1. Friedlicher Austausch: Das libertäre Credo

Das Nichtaggressions-Axiom
Die libertäre Überzeugung beruht auf dem einen zentralen Axiom, dass kein Mensch und keine Gruppe von Menschen andere Menschen oder deren Eigentum angreifen dürfe. Dieses Axiom können wir das »Nichtaggressions-Axiom« nennen. »Aggression« ist dabei als die Verwendung von physischer Gewalt oder die Drohung mit ihr gegen eine andere Person oder deren Eigentum definiert. Aggression ist daher gleichbedeutend mit »Invasion«.
Wenn niemand einen anderen angreifen darf, wenn jede Person das absolute Recht hat, »frei« von Aggression zu sein, dann folgt daraus einerseits, dass der Libertäre grundsätzlich für die allgemein als »Bürgerrechte« bekannten Rechte eintritt: für die Freiheit der Rede, der Veröffentlichung und der Versammlung sowie für die Freiheit, »Verbrechen ohne Opfer« wie etwa Pornographie, Prostitution oder vom Normalen abweichende sexuelle Handlungen zu begehen (die der Libertäre nicht als »Verbrechen« ansieht, denn er definiert als »Verbrechen« bloß eine gewaltsame »Invasion« in den Körper oder in das Eigentum eines Menschen). Weiterhin hält er die Wehrpflicht für Sklaverei auf breiter Front. Und weil Kriege, besonders moderne Kriege, massenhaftes Abschlachten von Zivilisten nach sich ziehen, hält der Libertäre Kriege für Massenmord und damit für vollkommen illegitim.
All diese Positionen werden auf der heutigen ideologischen Skala als »links« eingestuft. Weil der Libertäre aber auf der anderen Seite gegen Attacken auf persönliche Eigentumsrechte Stellung bezieht, bedeutet das, dass er genauso nachdrücklich gegen alle staatliche Invasionen in das Eigentum oder in die Marktwirtschaft durch irgendwelche Kontrollen, Regulierungen, Subventionen oder Verbote eintritt. Wenn jedes Individuum ein Recht darauf besitzt, über sein Eigentum zu verfügen, ohne dessen aggressive Beeinträchtigung fürchten zu müssen, dann hat es auch das Recht, dieses Eigentum ohne Hindernisse wegzugeben (durch Testament oder Geschenk) oder es gegen das Eigentum von anderen einzutauschen (durch eine freie Übereinkunft in einer freien Marktwirtschaft). Der Libertäre vertritt das unbeschränkte Recht auf freies Eigentum und auf freien Austausch, also ein System des »laissez-faire-Kapitalismus «.

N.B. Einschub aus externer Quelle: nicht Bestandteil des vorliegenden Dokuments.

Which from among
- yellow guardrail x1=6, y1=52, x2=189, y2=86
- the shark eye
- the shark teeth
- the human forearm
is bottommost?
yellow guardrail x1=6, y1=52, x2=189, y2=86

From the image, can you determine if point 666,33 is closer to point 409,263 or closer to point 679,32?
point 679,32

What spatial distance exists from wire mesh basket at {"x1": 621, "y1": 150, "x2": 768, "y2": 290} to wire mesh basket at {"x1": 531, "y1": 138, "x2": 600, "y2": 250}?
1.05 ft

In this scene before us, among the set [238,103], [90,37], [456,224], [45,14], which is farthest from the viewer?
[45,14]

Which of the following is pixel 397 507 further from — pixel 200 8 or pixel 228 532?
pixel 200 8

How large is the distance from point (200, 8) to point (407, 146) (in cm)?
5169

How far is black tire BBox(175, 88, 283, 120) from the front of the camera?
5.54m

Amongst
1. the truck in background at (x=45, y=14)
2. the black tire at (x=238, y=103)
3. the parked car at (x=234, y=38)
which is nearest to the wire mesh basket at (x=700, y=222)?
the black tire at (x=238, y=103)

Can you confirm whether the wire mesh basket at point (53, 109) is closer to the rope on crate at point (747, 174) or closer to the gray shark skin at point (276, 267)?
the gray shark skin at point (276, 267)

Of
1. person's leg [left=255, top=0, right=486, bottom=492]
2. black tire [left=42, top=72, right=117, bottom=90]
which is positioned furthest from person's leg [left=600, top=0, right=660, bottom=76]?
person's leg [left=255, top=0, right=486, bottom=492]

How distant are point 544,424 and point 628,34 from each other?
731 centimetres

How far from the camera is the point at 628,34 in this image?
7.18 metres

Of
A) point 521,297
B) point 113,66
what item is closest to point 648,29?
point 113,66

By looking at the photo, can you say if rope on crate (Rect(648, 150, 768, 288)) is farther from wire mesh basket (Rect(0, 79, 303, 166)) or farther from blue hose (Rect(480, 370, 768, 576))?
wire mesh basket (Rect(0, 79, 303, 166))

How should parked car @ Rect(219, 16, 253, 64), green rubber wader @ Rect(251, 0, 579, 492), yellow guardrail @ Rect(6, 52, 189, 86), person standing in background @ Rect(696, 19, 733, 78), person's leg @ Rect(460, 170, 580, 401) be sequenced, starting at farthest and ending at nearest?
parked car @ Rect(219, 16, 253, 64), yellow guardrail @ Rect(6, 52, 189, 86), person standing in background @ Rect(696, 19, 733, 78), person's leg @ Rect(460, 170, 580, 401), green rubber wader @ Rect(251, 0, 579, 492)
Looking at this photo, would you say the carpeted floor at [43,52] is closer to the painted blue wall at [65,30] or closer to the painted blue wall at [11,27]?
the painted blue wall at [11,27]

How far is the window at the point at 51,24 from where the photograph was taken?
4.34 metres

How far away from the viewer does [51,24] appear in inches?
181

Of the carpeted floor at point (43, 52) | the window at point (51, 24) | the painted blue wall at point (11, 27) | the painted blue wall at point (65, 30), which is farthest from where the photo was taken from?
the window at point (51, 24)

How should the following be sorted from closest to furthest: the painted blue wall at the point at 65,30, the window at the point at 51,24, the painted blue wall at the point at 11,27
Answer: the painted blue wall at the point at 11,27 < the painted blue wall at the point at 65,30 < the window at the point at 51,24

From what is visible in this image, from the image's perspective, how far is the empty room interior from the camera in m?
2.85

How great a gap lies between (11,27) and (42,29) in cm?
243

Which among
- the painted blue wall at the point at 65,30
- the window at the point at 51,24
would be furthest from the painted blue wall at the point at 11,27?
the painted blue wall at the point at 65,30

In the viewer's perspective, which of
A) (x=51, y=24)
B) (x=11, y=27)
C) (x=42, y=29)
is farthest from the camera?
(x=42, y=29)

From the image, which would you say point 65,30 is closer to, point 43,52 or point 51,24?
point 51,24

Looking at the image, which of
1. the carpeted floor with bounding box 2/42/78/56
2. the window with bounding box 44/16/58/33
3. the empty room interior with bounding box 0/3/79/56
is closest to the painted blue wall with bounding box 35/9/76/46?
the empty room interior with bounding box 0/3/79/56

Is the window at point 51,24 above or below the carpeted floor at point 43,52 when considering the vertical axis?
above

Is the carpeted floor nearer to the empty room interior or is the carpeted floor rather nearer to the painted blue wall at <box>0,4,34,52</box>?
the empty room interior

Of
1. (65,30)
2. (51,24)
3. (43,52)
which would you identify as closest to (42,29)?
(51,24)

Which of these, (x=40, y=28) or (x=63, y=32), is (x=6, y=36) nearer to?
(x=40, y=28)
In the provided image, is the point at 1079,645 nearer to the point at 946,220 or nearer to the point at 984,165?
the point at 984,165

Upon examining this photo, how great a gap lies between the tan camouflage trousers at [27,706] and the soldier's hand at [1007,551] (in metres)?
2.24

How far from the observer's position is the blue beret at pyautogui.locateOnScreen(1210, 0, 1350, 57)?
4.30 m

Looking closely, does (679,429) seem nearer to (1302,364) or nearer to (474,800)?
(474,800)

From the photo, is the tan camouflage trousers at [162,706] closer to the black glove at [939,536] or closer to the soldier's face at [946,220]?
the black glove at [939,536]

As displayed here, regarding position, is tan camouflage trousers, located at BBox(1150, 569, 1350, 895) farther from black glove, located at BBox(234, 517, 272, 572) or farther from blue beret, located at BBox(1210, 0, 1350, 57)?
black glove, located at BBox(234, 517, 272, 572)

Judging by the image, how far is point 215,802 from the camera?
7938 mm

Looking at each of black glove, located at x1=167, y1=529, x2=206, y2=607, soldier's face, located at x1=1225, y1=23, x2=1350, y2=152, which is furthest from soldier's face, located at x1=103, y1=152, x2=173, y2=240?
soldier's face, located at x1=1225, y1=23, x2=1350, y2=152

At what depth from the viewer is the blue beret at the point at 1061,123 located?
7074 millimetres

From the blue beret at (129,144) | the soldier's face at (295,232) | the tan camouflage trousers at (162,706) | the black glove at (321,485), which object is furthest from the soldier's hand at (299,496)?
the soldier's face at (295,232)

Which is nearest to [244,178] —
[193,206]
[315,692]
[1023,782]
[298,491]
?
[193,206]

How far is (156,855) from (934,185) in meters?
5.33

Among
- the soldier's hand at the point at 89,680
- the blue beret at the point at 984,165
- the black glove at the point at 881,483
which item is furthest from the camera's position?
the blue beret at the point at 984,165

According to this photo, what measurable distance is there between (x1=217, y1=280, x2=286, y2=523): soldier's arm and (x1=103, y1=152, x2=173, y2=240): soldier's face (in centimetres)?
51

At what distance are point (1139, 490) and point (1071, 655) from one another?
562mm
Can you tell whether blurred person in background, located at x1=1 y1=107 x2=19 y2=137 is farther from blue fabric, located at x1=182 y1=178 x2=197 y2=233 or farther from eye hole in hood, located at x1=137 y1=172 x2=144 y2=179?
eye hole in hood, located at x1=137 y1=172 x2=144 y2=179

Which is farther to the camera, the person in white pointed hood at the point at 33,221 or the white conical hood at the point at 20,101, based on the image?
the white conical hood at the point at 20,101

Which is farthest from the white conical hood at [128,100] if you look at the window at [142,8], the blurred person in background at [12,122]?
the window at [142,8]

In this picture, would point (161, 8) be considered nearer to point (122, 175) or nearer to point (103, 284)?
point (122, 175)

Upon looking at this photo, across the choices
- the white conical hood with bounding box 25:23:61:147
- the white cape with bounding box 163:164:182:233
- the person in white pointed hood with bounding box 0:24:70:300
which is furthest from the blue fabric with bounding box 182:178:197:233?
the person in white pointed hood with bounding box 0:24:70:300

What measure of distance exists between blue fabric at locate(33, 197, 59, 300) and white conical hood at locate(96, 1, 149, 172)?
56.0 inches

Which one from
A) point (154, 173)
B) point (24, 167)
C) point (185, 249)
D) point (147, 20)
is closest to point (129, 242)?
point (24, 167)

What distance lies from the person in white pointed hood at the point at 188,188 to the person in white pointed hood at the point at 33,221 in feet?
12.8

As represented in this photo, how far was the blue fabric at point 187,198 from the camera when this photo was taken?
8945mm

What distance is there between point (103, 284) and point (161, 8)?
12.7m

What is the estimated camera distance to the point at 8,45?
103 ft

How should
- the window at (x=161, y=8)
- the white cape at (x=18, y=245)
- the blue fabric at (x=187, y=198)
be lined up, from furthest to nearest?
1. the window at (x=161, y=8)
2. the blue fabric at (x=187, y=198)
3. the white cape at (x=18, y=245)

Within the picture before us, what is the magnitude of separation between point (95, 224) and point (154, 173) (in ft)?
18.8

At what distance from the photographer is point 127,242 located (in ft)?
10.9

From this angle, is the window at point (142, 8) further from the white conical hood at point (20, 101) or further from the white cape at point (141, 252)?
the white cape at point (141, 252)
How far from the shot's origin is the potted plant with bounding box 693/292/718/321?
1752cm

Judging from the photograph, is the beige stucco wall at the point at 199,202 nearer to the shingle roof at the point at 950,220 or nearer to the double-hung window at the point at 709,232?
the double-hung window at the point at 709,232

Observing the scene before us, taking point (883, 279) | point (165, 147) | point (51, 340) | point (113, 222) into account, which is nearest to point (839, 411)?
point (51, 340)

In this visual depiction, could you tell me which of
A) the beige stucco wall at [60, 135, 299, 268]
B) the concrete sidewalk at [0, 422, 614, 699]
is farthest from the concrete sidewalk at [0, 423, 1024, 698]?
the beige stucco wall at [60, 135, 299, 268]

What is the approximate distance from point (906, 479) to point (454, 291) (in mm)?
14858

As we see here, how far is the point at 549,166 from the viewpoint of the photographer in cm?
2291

In der modernen Terminologie würde die libertäre Position zu Eigentum und Wirtschaft »extrem rechts« genannt werden.2 Aber der Libertäre sieht keinen Widerspruch darin, zu einigen Themen »linke« und zu anderen Themen »rechte« Positionen zu vertreten. Er sieht ganz im Gegensatz dazu seine eigene Position als die einzige unwidersprüchliche Position an, unwidersprüchlich im Namen der Freiheit jedes einzelnen Individuums. Denn wie kann ein Linker einerseits gegen die Gewalt von Krieg und Wehrpflicht sein, andererseits aber die Gewalt von Besteuerung und staatlicher Kontrolle unterstützen? Und wie kann ein Rechter behaupten, Anhänger von Privateigentum und freiem Unternehmertum zu sein, wenn er gleichzeitig Krieg und Wehrpflicht sowie das Verbot von Handlungen gutheißt, die zwar niemandem schaden, die er aber für »unmoralisch« hält? Und wie kann ein Rechter nach freiem Markt rufen und zugleich nichts Falsches an Subventionen, Eingriffen sowie unproduktiver Ineffizienz finden, die verbunden sind mit dem Militärisch-Industriellen Komplex?
Gegen jeden individuellen oder kollektiven Angriff auf die Rechte einer Person und ihr Eigentum in Opposition, erkennt der Libertäre, dass es durch die ganze Geschichte hindurch bis zum heutigen Tag einen zentralen, mächtigen und überlegenen Aggressor gegen alle diese Rechte gab: den Staat. Im Gegensatz zu allen anderen Denkern, gehören sie zur Rechten, zur Linken oder zur Mitte, erteilt der Libertäre dem Staat nicht das moralische Recht, Handlungen auszuführen, die fast jeder für unmoralisch, illegal und kriminell halten wird, sobald eine einzelne Person oder eine private Gruppe sie begeht. Der Libertäre besteht nun, kurz gesagt, darauf, das moralische Gesetz auf jeden anzuwenden, und macht da keine Ausnahmen für irgendwen. Wenn wir aber den Staat einfach so betrachten, wie er ist, dann sehen wir, dass ihm Dinge erlaubt sind, die selbst Nichtlibertäre für Verbrechen halten. Der Staat begeht gewohnheitsmäßig Massenmord, den er »Krieg« oder manchmal »Abwehr von Subversion« nennt, der Staat nimmt eine Versklavung in seinen Streitkräften vor, die er »Wehrpflicht« nennt, und er lebt vom gewaltsamen Raub, den er »Besteuerung« nennt. Der Libertäre bleibt dabei, dass auch Zustimmung einer Mehrheit der Bevölkerung diese Handlungen ihrer Natur nach nicht »wandelt«: Krieg ist Massenmord, Wehrpflicht ist Sklaverei, Besteuerung ist Raub. Hier gleicht der Libertäre fast dem Kind im Märchen, das darauf beharrt, dass der Kaiser keine Kleider anhabe.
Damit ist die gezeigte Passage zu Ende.